I have this little child in my room, who from day 1 of school has challenged me. For 110 days of kindergarten I treated this child has a behavior problem. I worked on individual behavior plans, I met with the parents multiple times, I ignored the negative, I praised the positive, when that didn't work, I sat this child alone and focused on keeping the child and the rest of the class safe (the behavior could be physical).

For many of these 110 days there was this thing poking the back of my brain... "This behavior is so impulsive." "Is this behavior? It seems like a control-issue." "What am I missing?"

Then, as I was preparing paperwork so I could get help from outside the classroom, it dawned on me that this child shows signs of autism. DISCLAIMER: I know little about autism. I have only worked with one child who was diagnosed with autism and it was during my student teaching when I really had no idea what I was doing.

Since this moment, this ah-ha-MAYBE-this-can-help-explain moment, things have changed dramatically. I approach this child the way I learned to approach the other child with autism. I make sure his schedule doesn't change, and when it does, I prepare him. I allow him to ask the many questions about what comes next (the ones that used to drive me nuts) and patiently answer. I try to provide him with a physical environment with low stimuli, or as low possible. When I can tell he needs a break, I send him to his desk for a breather and he has rubber bands that he can pull on to help calm down. This child is happier. I am happier.

I don't know if this child is on the spectrum, but right now, as I assume he is, life is better.


jwg said...

Any chance the parents will agree to an eval? If so, will they understand that it needs to be done by a psychiatrist who knows what to look for? It really can't be done by the usual in-school team. And the school district has to pay for it.

splatypus said...

jwg - yep, everyone is on board with what they need to do. I was reflecting more on my hunch on what might be going on, and what is working.

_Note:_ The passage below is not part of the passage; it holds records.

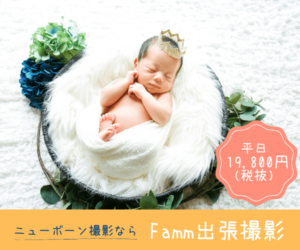 fammの出張写真サービス
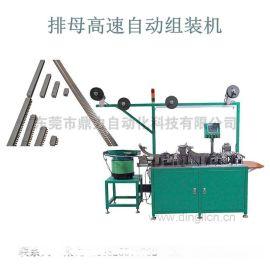 供应高品质排母高速自动组装机东莞连接器自动化设备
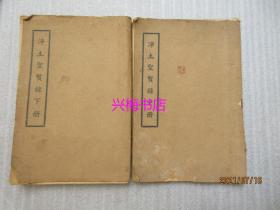 净土圣贤录(仅中、下册,缺上册)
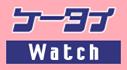 ケータイ Watchロゴ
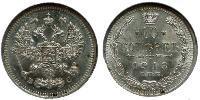 10 Kopeck Russian Empire (1720-1917) Silver Nikolay II (1868-1918)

I wish I had realized this 100 days ago! Thanks for your comment.

organized chaos said...

I love that you aren't necessarily worried about whether or not he has this label- you're more focused on how to reflect your teaching to best meet his needs. So much of working with special ed, or any kid at all, it's not about the official "label" but what the individual child needs.

There is a difference between an educational diagnosis and a medical diagnosis. Our in-school team, which includes a psychologist, is able to find a child eligible for autism without a medical diagnosis. In fact, the school can even refuse services for a child with a medical diagnosis of autism if the child is performing on grade level. There is that difference between medical and educational diagnosis. Whether or not this is good is debatable, but it's the process we work under.